Герек сложил газету, сцепил в замок руки и сердито уставился на Элью.
— И что, мне всё время с тобой таскаться? А как насчёт личного пространства?
— Необязательно всё время, — терпеливо ответила Элья. — Главное, чтобы ты не был слишком далеко от меня. Мне становится легче, когда ты на определённом расстоянии находишься… Ты ещё не вошёл в дом, когда я вдруг поняла, что делаю что-то не то.
— Я ухожу недалеко, как правило. Сегодня мне пришлось уйти к дальней окраине города, — он кивнул на свёрток, — мяса купил, а то в доме совсем есть нечего. Но это единичный случай. Так что будем смотреть по обстоятельствам. Проводить эксперименты, проверять, на какое расстояние я могу отдаляться без особого ущерба для тебя. Ходить вместе — не самая хорошая затея. Ко мне тут привыкли, но тебе слишком часто появляться в Тангроле, тем более, со мной, не следует.
Элья, подумав, кивнула. Хоть какой-то компромисс.
— В любом случае, предупреждай меня, когда куда-то уходишь, — всё-таки сказала она. — Мне так будет легче концентрироваться.
Герек пожал плечами и отщипнул мякиш от по-прежнему лежавшего на столе хлеба — парню, очевидно, было плевать на то, что кусок повалялся на полу.
— Идёт.
6
Он так ни разу и не позвал её с собой. Так что те редкие вылазки, которые они совершали в город вместе, были исключительно Эльиной заслугой. Она просто ставила его перед фактом: мне нужно купить то-то, сделать то-то… Герек пожимал плечами — и уступал.
В этих коротких путешествиях они держались, как брат с сестрой, успевшие надоесть друг другу ещё в детстве. Герек иногда обращал внимание спутницы на какие-нибудь занятные архитектурные детали, вроде длинного дома, некогда бывшего мостом через ныне пересохшую реку, вскользь ронял циничную реплику насчёт расплодившихся на улице торгашей и их залежалого товара. От него также можно было узнать, почему тангрольцы стригут деревья в парках и почему на вывеске самой дорогой гостиницы, называющейся «Горная жемчужина», изображена собака. Но в основном маг молчал, хмуро скользя взглядом по лицам прохожих и — совсем редко — здороваясь кивком с кем-то из знакомых.

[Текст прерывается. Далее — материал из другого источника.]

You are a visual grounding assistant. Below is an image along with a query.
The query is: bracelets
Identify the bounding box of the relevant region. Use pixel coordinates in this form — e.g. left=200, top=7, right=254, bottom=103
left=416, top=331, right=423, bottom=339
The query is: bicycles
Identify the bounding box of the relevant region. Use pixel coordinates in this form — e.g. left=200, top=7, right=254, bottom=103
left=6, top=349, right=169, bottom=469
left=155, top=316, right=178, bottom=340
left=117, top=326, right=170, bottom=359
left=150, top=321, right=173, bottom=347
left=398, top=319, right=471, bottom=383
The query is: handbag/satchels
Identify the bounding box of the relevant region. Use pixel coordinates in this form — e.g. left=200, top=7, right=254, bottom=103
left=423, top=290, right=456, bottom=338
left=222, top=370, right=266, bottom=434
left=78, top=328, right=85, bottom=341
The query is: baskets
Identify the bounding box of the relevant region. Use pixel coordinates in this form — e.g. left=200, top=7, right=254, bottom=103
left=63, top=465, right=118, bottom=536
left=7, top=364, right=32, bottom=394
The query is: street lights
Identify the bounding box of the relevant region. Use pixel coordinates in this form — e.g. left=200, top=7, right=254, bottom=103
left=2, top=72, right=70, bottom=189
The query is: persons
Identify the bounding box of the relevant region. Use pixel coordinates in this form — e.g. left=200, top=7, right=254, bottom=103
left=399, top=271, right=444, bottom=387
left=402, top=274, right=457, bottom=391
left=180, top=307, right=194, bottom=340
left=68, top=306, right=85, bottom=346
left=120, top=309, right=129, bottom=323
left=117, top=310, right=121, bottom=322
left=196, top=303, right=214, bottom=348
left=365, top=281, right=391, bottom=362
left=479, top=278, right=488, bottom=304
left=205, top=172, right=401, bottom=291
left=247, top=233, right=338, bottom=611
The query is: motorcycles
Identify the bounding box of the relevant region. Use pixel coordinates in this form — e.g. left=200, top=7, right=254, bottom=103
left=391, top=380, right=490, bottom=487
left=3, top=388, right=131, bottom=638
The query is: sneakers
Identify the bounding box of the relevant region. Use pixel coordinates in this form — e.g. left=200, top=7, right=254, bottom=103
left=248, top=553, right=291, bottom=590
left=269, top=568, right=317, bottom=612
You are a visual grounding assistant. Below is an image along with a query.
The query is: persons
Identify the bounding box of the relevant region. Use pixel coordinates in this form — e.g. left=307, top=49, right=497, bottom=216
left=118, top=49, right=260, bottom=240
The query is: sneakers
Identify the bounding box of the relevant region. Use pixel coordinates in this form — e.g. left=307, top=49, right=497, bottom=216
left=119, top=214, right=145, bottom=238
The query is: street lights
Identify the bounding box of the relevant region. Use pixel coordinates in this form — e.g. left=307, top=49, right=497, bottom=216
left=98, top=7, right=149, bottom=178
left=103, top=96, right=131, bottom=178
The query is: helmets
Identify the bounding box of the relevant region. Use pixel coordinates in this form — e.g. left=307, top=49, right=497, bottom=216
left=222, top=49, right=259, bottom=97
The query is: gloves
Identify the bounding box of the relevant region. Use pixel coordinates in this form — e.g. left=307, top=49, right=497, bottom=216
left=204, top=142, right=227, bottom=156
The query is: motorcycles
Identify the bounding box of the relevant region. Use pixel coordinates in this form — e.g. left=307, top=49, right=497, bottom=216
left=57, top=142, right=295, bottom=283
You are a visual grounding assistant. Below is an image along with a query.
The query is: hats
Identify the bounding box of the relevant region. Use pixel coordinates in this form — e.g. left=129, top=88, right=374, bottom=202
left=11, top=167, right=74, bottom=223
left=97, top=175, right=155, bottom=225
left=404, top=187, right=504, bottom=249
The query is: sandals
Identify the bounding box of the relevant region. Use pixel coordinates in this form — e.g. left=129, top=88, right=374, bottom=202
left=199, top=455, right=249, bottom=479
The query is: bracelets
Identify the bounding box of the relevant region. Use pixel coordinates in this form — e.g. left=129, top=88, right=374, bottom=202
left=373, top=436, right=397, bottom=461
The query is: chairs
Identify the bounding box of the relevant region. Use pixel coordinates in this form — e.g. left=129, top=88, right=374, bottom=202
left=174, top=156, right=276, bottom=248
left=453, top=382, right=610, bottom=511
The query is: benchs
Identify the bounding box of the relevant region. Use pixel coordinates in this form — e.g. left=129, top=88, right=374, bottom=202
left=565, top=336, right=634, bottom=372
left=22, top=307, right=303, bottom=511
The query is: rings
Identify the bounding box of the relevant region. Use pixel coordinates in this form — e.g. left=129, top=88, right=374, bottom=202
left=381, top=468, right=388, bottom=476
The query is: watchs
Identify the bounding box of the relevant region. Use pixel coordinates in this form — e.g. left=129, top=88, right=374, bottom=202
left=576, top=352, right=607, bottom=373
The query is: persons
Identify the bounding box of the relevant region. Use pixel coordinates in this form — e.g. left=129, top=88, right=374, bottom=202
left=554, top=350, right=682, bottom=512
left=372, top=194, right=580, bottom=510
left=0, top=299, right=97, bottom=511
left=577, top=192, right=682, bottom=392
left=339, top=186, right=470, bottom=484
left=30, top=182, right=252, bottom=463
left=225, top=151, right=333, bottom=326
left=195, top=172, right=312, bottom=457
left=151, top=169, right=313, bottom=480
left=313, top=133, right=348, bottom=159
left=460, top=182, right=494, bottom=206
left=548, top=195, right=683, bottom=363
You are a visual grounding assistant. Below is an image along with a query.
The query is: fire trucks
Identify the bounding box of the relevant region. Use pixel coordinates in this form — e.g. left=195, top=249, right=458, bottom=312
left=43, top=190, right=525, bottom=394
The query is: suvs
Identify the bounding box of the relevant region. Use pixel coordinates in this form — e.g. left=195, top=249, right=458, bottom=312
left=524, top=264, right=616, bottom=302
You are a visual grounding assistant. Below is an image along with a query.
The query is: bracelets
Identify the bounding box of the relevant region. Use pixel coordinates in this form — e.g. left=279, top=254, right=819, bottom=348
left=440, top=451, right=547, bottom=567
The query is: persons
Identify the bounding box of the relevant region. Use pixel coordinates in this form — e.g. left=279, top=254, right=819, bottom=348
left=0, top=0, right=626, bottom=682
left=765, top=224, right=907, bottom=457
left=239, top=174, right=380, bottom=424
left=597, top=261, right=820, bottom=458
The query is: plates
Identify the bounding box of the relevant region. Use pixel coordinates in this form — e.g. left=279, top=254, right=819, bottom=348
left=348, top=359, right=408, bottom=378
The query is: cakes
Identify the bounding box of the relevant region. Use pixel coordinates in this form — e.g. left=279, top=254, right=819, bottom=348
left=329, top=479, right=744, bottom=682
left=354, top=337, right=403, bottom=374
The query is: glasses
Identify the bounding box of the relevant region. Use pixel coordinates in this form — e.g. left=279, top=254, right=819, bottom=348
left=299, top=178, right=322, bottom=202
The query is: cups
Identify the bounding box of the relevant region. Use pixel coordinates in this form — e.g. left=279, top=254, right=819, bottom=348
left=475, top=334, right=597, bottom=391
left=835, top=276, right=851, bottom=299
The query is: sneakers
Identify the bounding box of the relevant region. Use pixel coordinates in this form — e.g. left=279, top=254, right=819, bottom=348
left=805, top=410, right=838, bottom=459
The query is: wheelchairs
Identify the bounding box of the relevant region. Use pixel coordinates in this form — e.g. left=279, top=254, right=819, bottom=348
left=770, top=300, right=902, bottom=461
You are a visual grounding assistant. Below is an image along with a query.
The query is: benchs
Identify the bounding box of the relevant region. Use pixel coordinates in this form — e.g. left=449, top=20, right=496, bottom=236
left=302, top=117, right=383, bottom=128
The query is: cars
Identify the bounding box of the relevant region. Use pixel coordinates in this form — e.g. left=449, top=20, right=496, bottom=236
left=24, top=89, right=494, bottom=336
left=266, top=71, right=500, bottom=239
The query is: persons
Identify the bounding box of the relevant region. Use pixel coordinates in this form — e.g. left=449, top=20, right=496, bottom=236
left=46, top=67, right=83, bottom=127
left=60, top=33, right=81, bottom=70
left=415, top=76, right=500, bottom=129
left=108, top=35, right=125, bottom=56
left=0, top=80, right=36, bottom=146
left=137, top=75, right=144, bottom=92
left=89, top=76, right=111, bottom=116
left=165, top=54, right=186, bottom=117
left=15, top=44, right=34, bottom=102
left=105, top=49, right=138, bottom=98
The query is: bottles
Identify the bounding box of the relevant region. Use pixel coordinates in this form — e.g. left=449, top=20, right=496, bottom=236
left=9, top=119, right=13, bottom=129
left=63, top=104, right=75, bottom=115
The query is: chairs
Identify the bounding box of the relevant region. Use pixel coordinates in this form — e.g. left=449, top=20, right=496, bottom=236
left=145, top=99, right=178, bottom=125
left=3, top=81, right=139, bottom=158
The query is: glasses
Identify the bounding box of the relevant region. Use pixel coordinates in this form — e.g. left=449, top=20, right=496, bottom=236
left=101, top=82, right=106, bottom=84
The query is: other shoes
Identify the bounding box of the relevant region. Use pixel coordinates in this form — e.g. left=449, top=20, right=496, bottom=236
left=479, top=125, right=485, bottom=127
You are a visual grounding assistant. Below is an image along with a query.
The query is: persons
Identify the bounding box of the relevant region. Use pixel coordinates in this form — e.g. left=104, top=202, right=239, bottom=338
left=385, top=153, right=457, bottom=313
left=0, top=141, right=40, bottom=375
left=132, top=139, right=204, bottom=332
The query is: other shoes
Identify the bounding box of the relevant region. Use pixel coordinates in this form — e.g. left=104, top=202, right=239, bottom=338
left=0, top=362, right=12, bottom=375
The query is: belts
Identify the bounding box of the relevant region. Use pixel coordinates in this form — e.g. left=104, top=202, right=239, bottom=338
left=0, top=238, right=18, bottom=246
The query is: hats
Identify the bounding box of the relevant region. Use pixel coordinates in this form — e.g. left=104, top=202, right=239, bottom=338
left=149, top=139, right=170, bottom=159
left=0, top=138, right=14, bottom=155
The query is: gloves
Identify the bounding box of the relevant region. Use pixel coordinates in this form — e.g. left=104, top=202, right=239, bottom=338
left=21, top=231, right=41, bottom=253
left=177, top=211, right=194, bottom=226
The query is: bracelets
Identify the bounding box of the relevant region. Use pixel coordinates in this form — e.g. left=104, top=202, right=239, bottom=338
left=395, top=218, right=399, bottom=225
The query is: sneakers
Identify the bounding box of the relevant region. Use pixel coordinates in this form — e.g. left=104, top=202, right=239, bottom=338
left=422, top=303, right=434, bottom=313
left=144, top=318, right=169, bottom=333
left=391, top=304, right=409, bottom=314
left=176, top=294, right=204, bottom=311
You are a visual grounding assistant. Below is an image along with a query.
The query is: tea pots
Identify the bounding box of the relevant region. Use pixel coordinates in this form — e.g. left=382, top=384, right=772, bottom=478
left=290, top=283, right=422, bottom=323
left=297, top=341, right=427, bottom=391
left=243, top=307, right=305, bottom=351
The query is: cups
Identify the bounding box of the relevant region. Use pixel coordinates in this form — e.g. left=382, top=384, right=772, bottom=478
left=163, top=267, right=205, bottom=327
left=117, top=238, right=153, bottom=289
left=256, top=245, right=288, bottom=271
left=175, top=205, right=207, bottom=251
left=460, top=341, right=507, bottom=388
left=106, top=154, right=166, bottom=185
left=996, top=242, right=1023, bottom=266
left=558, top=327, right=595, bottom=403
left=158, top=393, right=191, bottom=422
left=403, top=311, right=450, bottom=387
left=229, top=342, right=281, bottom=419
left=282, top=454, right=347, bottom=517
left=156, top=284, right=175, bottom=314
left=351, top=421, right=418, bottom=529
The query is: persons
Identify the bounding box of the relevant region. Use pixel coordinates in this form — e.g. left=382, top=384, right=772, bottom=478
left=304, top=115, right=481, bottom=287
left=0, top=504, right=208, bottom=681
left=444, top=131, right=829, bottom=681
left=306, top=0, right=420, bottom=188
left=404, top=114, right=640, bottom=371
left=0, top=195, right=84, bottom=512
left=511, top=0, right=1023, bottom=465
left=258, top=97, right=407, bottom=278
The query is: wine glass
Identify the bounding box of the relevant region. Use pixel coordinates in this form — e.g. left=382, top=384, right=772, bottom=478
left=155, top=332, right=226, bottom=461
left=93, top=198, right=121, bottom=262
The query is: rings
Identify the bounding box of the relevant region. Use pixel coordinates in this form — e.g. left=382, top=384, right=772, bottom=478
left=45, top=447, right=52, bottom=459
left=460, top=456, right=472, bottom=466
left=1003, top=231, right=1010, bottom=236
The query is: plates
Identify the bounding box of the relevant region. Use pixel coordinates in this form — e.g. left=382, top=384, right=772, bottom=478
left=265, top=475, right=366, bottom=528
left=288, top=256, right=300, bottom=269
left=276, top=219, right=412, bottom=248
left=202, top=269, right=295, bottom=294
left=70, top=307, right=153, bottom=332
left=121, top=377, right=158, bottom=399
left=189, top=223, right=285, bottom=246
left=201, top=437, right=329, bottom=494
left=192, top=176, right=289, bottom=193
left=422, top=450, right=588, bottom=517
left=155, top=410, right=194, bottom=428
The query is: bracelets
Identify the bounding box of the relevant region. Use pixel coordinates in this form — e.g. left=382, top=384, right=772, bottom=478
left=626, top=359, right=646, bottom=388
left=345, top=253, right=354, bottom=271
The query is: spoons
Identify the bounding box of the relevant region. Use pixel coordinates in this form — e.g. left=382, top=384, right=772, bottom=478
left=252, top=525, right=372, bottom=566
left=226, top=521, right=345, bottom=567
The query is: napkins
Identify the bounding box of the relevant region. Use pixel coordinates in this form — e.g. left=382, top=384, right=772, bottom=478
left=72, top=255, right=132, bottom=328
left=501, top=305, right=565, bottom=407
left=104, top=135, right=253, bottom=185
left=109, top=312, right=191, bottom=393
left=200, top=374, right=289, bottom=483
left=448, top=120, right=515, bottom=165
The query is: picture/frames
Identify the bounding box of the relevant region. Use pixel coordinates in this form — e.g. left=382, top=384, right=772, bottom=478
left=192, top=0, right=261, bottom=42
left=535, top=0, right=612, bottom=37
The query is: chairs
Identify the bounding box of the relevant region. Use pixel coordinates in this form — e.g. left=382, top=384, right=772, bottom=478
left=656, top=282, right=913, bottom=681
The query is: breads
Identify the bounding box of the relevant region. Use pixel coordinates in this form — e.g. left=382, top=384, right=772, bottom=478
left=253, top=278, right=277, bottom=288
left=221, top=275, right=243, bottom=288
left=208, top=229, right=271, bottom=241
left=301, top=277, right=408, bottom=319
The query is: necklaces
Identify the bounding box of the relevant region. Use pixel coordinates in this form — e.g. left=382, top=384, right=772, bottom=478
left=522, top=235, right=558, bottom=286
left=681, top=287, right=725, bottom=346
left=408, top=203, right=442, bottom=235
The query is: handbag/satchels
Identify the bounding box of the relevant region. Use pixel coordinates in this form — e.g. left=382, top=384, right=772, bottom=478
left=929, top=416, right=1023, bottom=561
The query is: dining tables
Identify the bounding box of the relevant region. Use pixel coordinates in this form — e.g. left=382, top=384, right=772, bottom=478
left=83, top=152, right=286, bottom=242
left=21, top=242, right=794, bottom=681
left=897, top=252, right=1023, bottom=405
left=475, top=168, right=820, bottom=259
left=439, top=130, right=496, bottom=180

Элья купила пару простых платьев, юбку, блузку и вязаную кофту, чтобы укутываться в неё вечером, сидя в гостиной. Этот дом так медленно прогревался, словно для него существовали какие-то свои времена года — в основном, судя по всему, осень. Элья просила Герека топить печку два раза — немножко утром, чтобы жизнь казалась чуть менее невыносимой, и вечером, как следует. Но в гостиной по вечерам всё равно почему-то не становилось жарко, и кофта была совсем не лишней. Только вот сидела Элья почти всё время в одиночестве — Герек, если был дома, редко спускался со второго этажа.
Днём ей нередко доводилось видеть, как он работает. В самом деле, магия была Гереку большим подспорьем. Собственно, он вообще не особенно утруждал себя: нарвёт какой-то травы поутру, скользнёт сознанием в некий неведомый Элье мир, поведёт рукой над листьями — и те уже скукожившиеся, как будто не один день сохли на чердаке. Ещё раз проведёт — и они рассыпаются в порошок. Примерно так же готовились и какие-то экстракты. И так же, насколько понимала Элья, росли сами травы — она даже как-то раз поймала Герека колдующим над распускающейся лекарственной ромашкой.